Weaknesses: In “Yang, Shuoguang, Mengdi Wang, and Ethan X. Fang. "Multilevel stochastic gradient methods for nested composition optimization." SIAM Journal on Optimization 29.1 (2019): 616-659.” The authors propose the a-TSCGD algorithm that achieves sample complexity O(eps^{-4.5}) in the case of two-level composition (the CSO problem with 2 levels) in general non-convex and Lipschitz-smooth setting as shown in Theorem 3.2, which is lower than O(eps^{-6}) that achieved by BSGD. The sample complexity in convex and Lipschitz smooth setting is O(eps^{-4}) achieved by both papers. The sample complexity of a-TSCGD in strongly convex and Lipschitz smooth setting is O(eps^{-2.5}), which is worse than O(eps^{-2}) in this paper. Hence, the statement that “We propose the FIRST stochastic gradient-based algorithm for solving CSO problems and establish the FIRST sample complexity results of the algorithm under convex and nonconvex settings.” may not be true. I suggest the authors to clarify this and discuss their results and point out the technical difference. In table 1, the authors compare the sample complexities of BSGD and the SAA approach in [24]. However, in my understanding, they may have different meanings. The sample complexity of BSGD is the required number of samples for the BSGD algorithm to achieve a epsilon minimized of F, and the sample complexity of SAA is the required samples for the minimizer of the SAA problem to be an epsilon minimizer of F. I suggest the author to clarify and discuss this point. About reproducibility: Instrumental Variable Regression (IV): The approximate function h(w, X) is unknown.

Correctness: The algorithm is a correct generalization of SGD. The theorems are also well established. For the experiment implementation, I think it is valid if the same loss function and same approximator function is used among the algorithms in each experiment.

Clarity: Yes, I think the structure and sentences of this paper are very clear.

Relation to Prior Work: Yes, this paper clearly discussed its improvement from previous works.

Reproducibility: Yes

Additional Feedback: 2) There may be a typo in the final column of Table 1. Do you mean WC and Lipschitz? (3) The minimax error definition in Section 4.1 is inf_A sup_{phi} sup_F (error) while it is sup_{phi} sup_F inf_A … in Section 4.2. Why do you swap sup_{phi} sup_F and inf_A? (4) The caption of Figure 1: I think you mean $\sigma_a^2/\sigma_{\eta}^2$, yes? (5) I remember SAA is a finite-sum objective rather than an algorithm, yes? How do you obtain the solution to SAA in your experiment?

Review 4

Summary and Contributions: The authors study conditional stochastic optimization, i.e. min F(x) = E_xi f_xi(E_eta|xi f_eta(x, xi) For this problem, it is not possible to obtain unbiased estimation of the gradient nabla F. The authors propose to solve it using biased estimators of nabla F, sampling at every iteration one xi and m (eta_i) \sim eta|xi.
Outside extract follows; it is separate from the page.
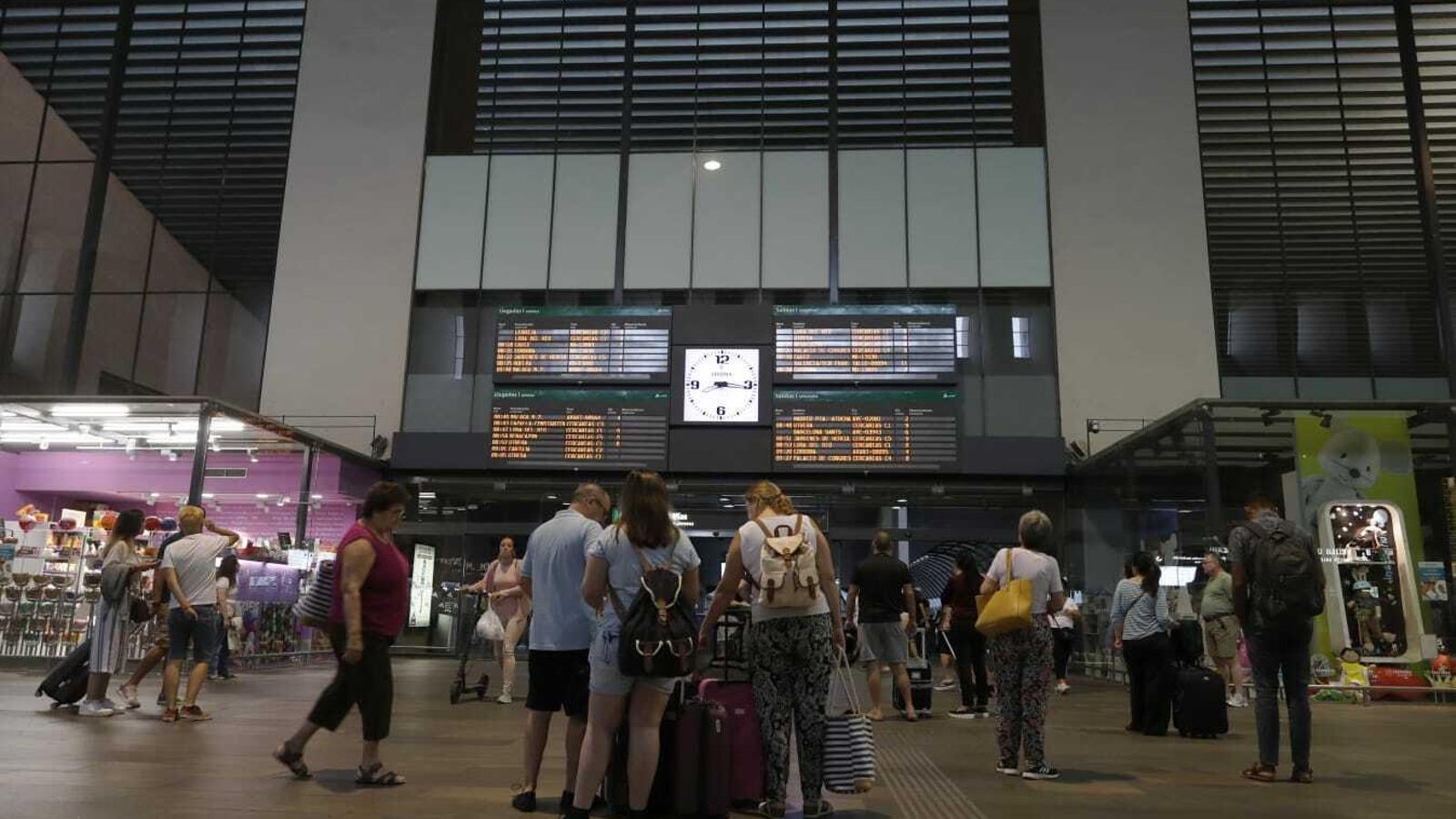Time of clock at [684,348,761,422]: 8:16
Thanks to the law of large number, the bias is controlled by the batch-size. The proposed algorithm is then simply SGD, using this biased estimator. The authors adapt the proof of averaged SGD convergence (in the strongly-convex/convex/weakly-convex case), Lipschitz/smooth, and find that the average bias in the gradient estimator directly appear in the bound. Similarly, they adapt lower-bound estimation of SGD complexity under classical oracle settings, and find that the maximum bias directly appear as an additive term in the bounds. The authors assess the perfomance of their simple algorithm on three CSO tasks: synthetic invariant logistic regression, MAML on a simple task and instrumental variable regression on a toy dataset. ----------- EDIT AFTER REBUTTAL: My concerns about novelty and more general related work on SA (that would yield the present upper-bounds immediatly) have not been addressed.
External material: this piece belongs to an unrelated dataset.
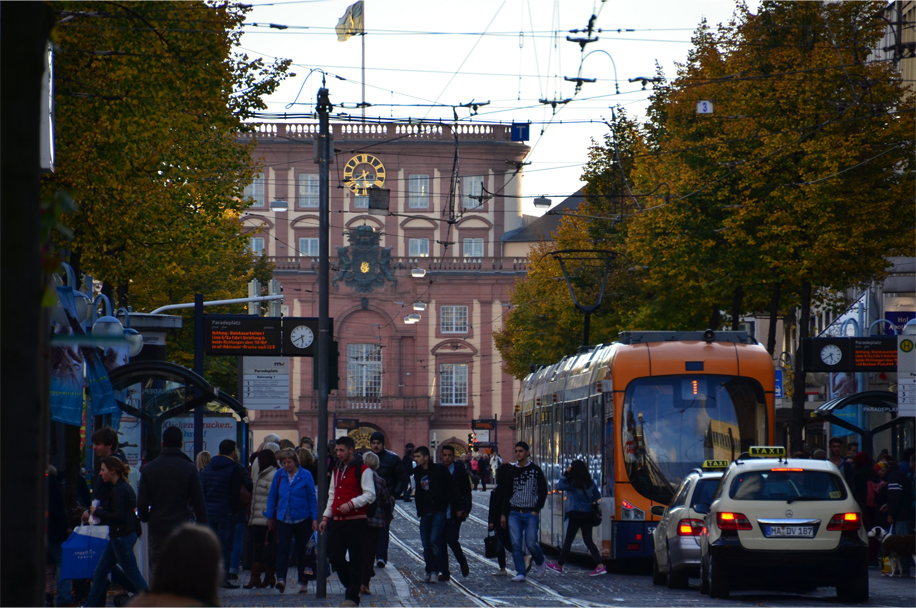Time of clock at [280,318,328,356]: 5:40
Strengths: The paper is fairly well written (although some additional insights would be welcome, see below). It tackles an interesting problem, albeit a well studied one. Lower bounds are not surprising, but their derivations are highly technical (in particular, they required to understand existing technical proofs). They form the essential contribution of this work.
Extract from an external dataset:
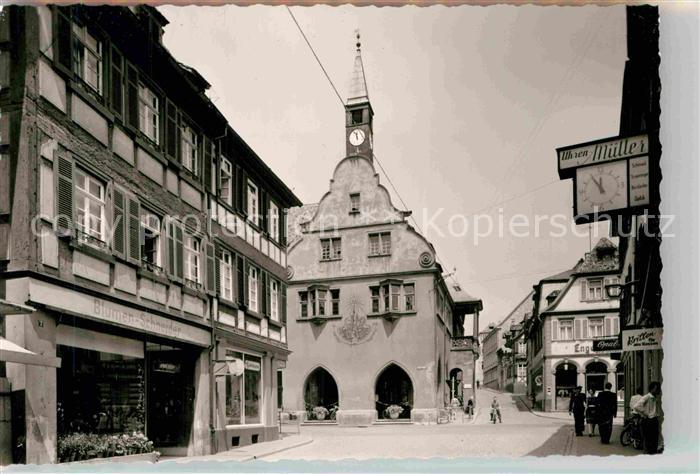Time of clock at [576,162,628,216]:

Weaknesses: - The upper bounds that the authors derive are not surprising, and requires little adaptation from textbook convergence proofs of SGD, where a bias term appears at each iteration. Theorem 4 is also a simple consequence of existing work on stochastic approximation with biased oracles, see for instance "Non-asymptotic Analysis of Biased Stochastic Approximation Scheme", Belhal Karimi et al, JMLR 2019, Theorem 1. Optimization with biased gradient is indeed a well studied problem, as that it appears in many other formulations than CSO. - Providing more information about the proof technique of the lower-bounds in the main text would be have been interesting. Some definitions made for Theorem 6 are hidden in the appendix, which makes the strength of Theorem 6 hard to assess. - As far as the reviewer understand, Theorem 5 is an adaptation of [23] and Theorem 6 an adaptation of [10]. The authors specifically say that their proof is an adaptation in the appendix (and in the main for [23]), but do not detail specifically where the adaptations are made to handle the bias, which makes it very hard to assess novelty and correctness.The first equality that changes in the proof of Theorem 5 is l. 594 p 19 of the appendix, which results in (31) then (32). The proof does not follow the same notation nor the same order as [23], but overall the bias term appears easy to handle. It is possible that the reviewer misses the difficulty, as it is not discussed. - The reviewer could only review superficially the proof of Theorem 6. It also appears to be a cosmetic adaptation of [10], and may be presented in a more concise way. - The experimental part is subpar, with synthetic tasks only. It allows to show the importance of the inner batch-size m, but the authors do not propose heuristic way of setting it. Biased SGD seems indeed a reasonable alternative to MAML for meta-learning, although a validation on real datasets would have been of great value.

Correctness: The proofs appears correct, although the reviewer may have missed some errors. The proofs should be rewritten to better underline novelty.

Clarity: The paper is well written overall. Some concepts are not well introduced: in particular, the notion of gradient mapping isn't introduced, and the notion of zero-respecting algorithm.

Relation to Prior Work: A substantial part of the literature on upper-bounds for optimisation with biased stochastic oracles appears to have been missed (see above)

Reproducibility: Yes

Additional Feedback: - The broader impact is too long and too far-fetched. This section should not be used for additional self-praise (the abstract is there for it). - WC Lipschitz upper-bound does not appear in Table 1, it would be nice to add it. - Are WC Lipchitz lower-bounds especially hard to get ? They do not appear in the manuscript. The authors could comment on this. - l 19: Should read when *f* is the identity function - It is a little confusing to see upper-bounds for non-smooth non-convex losses, and lower-bounds for smooth non-convex. The paper would be more readable by simplifying Theorem 4 and handle only the smooth case, with the non-smooth case moved to the appendix.